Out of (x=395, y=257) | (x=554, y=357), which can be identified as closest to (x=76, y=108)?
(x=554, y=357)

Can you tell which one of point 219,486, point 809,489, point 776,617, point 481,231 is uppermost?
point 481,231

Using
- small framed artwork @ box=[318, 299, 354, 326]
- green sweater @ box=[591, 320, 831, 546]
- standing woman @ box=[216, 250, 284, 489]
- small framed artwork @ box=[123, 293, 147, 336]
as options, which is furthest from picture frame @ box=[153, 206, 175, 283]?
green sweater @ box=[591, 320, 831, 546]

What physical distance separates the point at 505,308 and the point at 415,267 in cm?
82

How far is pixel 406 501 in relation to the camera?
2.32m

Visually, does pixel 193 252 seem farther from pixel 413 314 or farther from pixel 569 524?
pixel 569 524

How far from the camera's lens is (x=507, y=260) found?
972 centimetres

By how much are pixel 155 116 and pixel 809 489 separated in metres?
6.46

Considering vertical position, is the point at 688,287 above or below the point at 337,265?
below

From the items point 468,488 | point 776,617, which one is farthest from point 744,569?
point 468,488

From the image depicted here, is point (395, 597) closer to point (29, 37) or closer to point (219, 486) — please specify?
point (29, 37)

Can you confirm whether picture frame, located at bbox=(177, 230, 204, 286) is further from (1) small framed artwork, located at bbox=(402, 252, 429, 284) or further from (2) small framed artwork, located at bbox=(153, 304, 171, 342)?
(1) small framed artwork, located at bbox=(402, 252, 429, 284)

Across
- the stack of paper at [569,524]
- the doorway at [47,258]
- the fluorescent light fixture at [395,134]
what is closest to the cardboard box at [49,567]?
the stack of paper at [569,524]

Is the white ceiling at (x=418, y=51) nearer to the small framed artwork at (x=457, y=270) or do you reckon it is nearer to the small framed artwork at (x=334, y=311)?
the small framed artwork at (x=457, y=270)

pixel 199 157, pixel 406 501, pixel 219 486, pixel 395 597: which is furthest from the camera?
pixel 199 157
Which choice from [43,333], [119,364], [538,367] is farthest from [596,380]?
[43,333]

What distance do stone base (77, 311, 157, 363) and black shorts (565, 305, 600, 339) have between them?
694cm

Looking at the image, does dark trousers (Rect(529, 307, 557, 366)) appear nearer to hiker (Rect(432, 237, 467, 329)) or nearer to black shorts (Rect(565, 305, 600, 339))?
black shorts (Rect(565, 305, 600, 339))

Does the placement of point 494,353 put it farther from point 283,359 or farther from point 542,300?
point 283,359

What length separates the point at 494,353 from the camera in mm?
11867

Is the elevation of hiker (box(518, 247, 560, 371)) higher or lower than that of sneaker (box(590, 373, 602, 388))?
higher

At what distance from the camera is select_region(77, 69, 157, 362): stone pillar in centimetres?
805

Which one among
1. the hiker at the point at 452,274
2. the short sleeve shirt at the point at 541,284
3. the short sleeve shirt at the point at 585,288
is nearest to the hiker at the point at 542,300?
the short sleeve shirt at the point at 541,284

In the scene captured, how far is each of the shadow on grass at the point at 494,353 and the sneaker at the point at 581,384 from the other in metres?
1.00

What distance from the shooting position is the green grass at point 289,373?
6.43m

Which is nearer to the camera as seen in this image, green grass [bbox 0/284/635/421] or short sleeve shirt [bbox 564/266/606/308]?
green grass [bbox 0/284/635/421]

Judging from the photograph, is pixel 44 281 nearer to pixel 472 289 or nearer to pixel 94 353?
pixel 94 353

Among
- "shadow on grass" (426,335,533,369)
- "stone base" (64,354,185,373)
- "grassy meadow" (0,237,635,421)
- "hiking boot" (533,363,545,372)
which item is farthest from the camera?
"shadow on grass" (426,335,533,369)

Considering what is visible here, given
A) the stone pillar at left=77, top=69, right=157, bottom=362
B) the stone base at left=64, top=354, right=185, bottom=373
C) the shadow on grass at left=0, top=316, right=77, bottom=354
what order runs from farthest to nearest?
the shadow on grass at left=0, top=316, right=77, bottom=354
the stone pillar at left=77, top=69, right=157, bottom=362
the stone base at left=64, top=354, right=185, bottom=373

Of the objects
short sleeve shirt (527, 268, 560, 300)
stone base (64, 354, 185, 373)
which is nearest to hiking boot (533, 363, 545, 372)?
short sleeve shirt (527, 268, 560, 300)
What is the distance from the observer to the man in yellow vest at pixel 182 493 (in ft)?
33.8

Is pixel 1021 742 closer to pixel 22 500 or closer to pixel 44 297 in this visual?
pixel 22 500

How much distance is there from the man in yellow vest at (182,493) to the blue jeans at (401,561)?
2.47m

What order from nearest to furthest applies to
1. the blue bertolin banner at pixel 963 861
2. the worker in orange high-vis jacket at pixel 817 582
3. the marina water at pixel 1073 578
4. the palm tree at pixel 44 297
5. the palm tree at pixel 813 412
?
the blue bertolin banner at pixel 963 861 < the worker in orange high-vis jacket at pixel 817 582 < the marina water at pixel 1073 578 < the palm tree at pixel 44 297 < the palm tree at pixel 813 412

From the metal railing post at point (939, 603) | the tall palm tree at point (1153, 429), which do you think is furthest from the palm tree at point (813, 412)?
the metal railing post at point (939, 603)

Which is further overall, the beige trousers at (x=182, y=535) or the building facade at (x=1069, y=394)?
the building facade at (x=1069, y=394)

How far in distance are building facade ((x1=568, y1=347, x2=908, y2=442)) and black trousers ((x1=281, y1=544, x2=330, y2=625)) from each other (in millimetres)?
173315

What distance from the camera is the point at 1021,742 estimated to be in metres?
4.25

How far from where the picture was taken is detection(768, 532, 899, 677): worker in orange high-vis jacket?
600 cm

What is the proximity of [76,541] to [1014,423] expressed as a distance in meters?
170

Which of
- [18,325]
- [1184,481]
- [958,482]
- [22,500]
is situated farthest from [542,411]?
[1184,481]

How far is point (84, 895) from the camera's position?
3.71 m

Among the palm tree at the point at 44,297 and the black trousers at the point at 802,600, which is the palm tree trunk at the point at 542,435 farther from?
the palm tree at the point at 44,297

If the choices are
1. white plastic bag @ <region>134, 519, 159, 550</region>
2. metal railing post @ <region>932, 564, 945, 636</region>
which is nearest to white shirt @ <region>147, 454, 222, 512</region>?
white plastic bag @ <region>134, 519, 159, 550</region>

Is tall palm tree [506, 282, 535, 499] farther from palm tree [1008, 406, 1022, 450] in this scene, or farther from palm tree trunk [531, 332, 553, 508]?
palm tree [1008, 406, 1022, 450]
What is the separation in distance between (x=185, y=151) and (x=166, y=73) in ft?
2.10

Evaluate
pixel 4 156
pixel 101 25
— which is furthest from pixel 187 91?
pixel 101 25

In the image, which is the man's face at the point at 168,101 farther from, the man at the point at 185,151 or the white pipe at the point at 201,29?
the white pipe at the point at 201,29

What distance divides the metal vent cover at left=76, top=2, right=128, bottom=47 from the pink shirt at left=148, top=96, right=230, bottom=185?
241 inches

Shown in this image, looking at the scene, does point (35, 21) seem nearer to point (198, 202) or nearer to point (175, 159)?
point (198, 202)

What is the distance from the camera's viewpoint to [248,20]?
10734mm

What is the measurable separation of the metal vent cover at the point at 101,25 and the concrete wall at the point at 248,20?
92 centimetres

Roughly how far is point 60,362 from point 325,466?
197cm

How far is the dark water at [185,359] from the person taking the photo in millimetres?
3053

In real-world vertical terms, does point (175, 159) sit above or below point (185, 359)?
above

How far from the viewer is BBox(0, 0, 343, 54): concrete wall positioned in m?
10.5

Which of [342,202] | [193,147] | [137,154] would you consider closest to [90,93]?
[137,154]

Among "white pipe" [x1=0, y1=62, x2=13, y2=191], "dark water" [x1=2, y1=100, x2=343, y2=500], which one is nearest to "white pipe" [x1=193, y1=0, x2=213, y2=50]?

★ ★ ★ ★ ★ ★ ★

▶ _EXERCISE DETAILS_
Copy each line of the data above without altering a single character.

▶ _TASK SOLUTION_
Out of (x=395, y=257) | (x=554, y=357), which can be identified as closest to (x=76, y=108)?
(x=554, y=357)

Can you tell which one of point 219,486, point 809,489, point 776,617, point 481,231 is uppermost?
point 481,231

Using
- small framed artwork @ box=[318, 299, 354, 326]
- green sweater @ box=[591, 320, 831, 546]
- standing woman @ box=[216, 250, 284, 489]
- small framed artwork @ box=[123, 293, 147, 336]
as options, which is furthest from picture frame @ box=[153, 206, 175, 283]?
green sweater @ box=[591, 320, 831, 546]

What physical distance separates the point at 505,308 and the point at 415,267 in cm?
82

How far is pixel 406 501 in relation to the camera?
2.32m

Visually, does pixel 193 252 seem farther from pixel 413 314 or farther from pixel 569 524?
pixel 569 524

How far from the camera's lens is (x=507, y=260) found?
972 centimetres

By how much are pixel 155 116 and pixel 809 489 separated in metres?
6.46

Considering vertical position, is the point at 688,287 above or below the point at 337,265?
below

From the items point 468,488 | point 776,617, which one is farthest from point 744,569?
point 468,488

From the image depicted here, is point (395, 597) closer to point (29, 37) or closer to point (219, 486) — please specify?
point (29, 37)

Can you confirm whether picture frame, located at bbox=(177, 230, 204, 286) is further from (1) small framed artwork, located at bbox=(402, 252, 429, 284) or further from (2) small framed artwork, located at bbox=(153, 304, 171, 342)?
(1) small framed artwork, located at bbox=(402, 252, 429, 284)

Across
- the stack of paper at [569,524]
- the doorway at [47,258]
- the fluorescent light fixture at [395,134]
what is closest to the cardboard box at [49,567]?
the stack of paper at [569,524]

Is the white ceiling at (x=418, y=51) nearer to the small framed artwork at (x=457, y=270) or do you reckon it is nearer to the small framed artwork at (x=334, y=311)?
the small framed artwork at (x=457, y=270)

pixel 199 157, pixel 406 501, pixel 219 486, pixel 395 597: which is furthest from the camera?
pixel 199 157
Which choice from [43,333], [119,364], [538,367] is farthest from [596,380]?
[43,333]

What distance do stone base (77, 311, 157, 363) and black shorts (565, 305, 600, 339) have between them?
694cm

Looking at the image, does dark trousers (Rect(529, 307, 557, 366)) appear nearer to hiker (Rect(432, 237, 467, 329)) or nearer to black shorts (Rect(565, 305, 600, 339))?
black shorts (Rect(565, 305, 600, 339))

Does the placement of point 494,353 put it farther from point 283,359 or farther from point 542,300?
point 283,359

What length separates the point at 494,353 from the camera in mm?
11867

Is the elevation of hiker (box(518, 247, 560, 371)) higher or lower than that of sneaker (box(590, 373, 602, 388))?
higher

At what distance from the camera is select_region(77, 69, 157, 362): stone pillar in centimetres?
805

Which one among
1. the hiker at the point at 452,274
2. the short sleeve shirt at the point at 541,284
3. the short sleeve shirt at the point at 585,288
is nearest to the hiker at the point at 542,300?
the short sleeve shirt at the point at 541,284

In the scene captured, how far is each of the shadow on grass at the point at 494,353 and the sneaker at the point at 581,384 from the other in metres?
1.00

What distance from the shooting position is the green grass at point 289,373?
6.43m

Which is nearer to the camera as seen in this image, green grass [bbox 0/284/635/421] or short sleeve shirt [bbox 564/266/606/308]?
green grass [bbox 0/284/635/421]

Judging from the photograph, is pixel 44 281 nearer to pixel 472 289 or nearer to pixel 94 353?
pixel 94 353

Among
- "shadow on grass" (426,335,533,369)
- "stone base" (64,354,185,373)
- "grassy meadow" (0,237,635,421)
- "hiking boot" (533,363,545,372)
which item is farthest from the camera?
"shadow on grass" (426,335,533,369)

Considering what is visible here, given
A) the stone pillar at left=77, top=69, right=157, bottom=362
B) the stone base at left=64, top=354, right=185, bottom=373
C) the shadow on grass at left=0, top=316, right=77, bottom=354
what order runs from farthest to nearest?
the shadow on grass at left=0, top=316, right=77, bottom=354
the stone pillar at left=77, top=69, right=157, bottom=362
the stone base at left=64, top=354, right=185, bottom=373

Of the objects
short sleeve shirt (527, 268, 560, 300)
stone base (64, 354, 185, 373)
which is nearest to hiking boot (533, 363, 545, 372)?
short sleeve shirt (527, 268, 560, 300)
What is the distance from the observer to the man in yellow vest at pixel 182 493 (in ft)?
33.8

Is pixel 1021 742 closer to pixel 22 500 or closer to pixel 44 297 in this visual?
pixel 22 500

How much distance is there from the man in yellow vest at (182,493) to the blue jeans at (401,561)?
2.47m

What order from nearest to furthest applies to
1. the blue bertolin banner at pixel 963 861
2. the worker in orange high-vis jacket at pixel 817 582
3. the marina water at pixel 1073 578
4. the palm tree at pixel 44 297
5. the palm tree at pixel 813 412
?
the blue bertolin banner at pixel 963 861 < the worker in orange high-vis jacket at pixel 817 582 < the marina water at pixel 1073 578 < the palm tree at pixel 44 297 < the palm tree at pixel 813 412

From the metal railing post at point (939, 603) | the tall palm tree at point (1153, 429), which do you think is furthest from the palm tree at point (813, 412)?
the metal railing post at point (939, 603)

Which is further overall, the beige trousers at (x=182, y=535) or the building facade at (x=1069, y=394)?
the building facade at (x=1069, y=394)

How far in distance are building facade ((x1=568, y1=347, x2=908, y2=442)) and black trousers ((x1=281, y1=544, x2=330, y2=625)) from each other (in millimetres)?
173315

What distance from the camera is the point at 1021,742 estimated to be in metres?
4.25

How far from where the picture was taken is detection(768, 532, 899, 677): worker in orange high-vis jacket?
600 cm

What is the proximity of [76,541] to [1014,423] expressed as a distance in meters?
170

Which of
- [18,325]
- [1184,481]
- [958,482]
- [22,500]
is situated farthest from [542,411]?
[1184,481]

How far is point (84, 895) from the camera's position?
3.71 m

Among the palm tree at the point at 44,297 and the black trousers at the point at 802,600, which is the palm tree trunk at the point at 542,435 farther from?
the palm tree at the point at 44,297

If the choices are
1. white plastic bag @ <region>134, 519, 159, 550</region>
2. metal railing post @ <region>932, 564, 945, 636</region>
which is nearest to white shirt @ <region>147, 454, 222, 512</region>?
white plastic bag @ <region>134, 519, 159, 550</region>

Is tall palm tree [506, 282, 535, 499] farther from palm tree [1008, 406, 1022, 450] in this scene, or farther from palm tree trunk [531, 332, 553, 508]?
palm tree [1008, 406, 1022, 450]
What is the separation in distance between (x=185, y=151) and (x=166, y=73) in ft?
2.10

Evaluate
pixel 4 156
pixel 101 25
— which is furthest from pixel 187 91?
pixel 101 25

In the image, which is the man's face at the point at 168,101 farther from, the man at the point at 185,151 or the white pipe at the point at 201,29?
the white pipe at the point at 201,29

What distance divides the metal vent cover at left=76, top=2, right=128, bottom=47 from the pink shirt at left=148, top=96, right=230, bottom=185?
241 inches

Shown in this image, looking at the scene, does point (35, 21) seem nearer to point (198, 202) or nearer to point (175, 159)?
point (198, 202)

What is the distance from the camera's viewpoint to [248,20]?
10734mm

What is the measurable separation of the metal vent cover at the point at 101,25 and the concrete wall at the point at 248,20?
92 centimetres

Roughly how far is point 60,362 from point 325,466?
197cm

How far is the dark water at [185,359] from the person taking the photo in millimetres?
3053

In real-world vertical terms, does point (175, 159) sit above or below point (185, 359)?
above

How far from the viewer is BBox(0, 0, 343, 54): concrete wall positioned in m?
10.5

Which of [342,202] | [193,147] | [137,154] would you consider closest to [90,93]?
[137,154]

Among "white pipe" [x1=0, y1=62, x2=13, y2=191], "dark water" [x1=2, y1=100, x2=343, y2=500], which one is nearest to "white pipe" [x1=193, y1=0, x2=213, y2=50]?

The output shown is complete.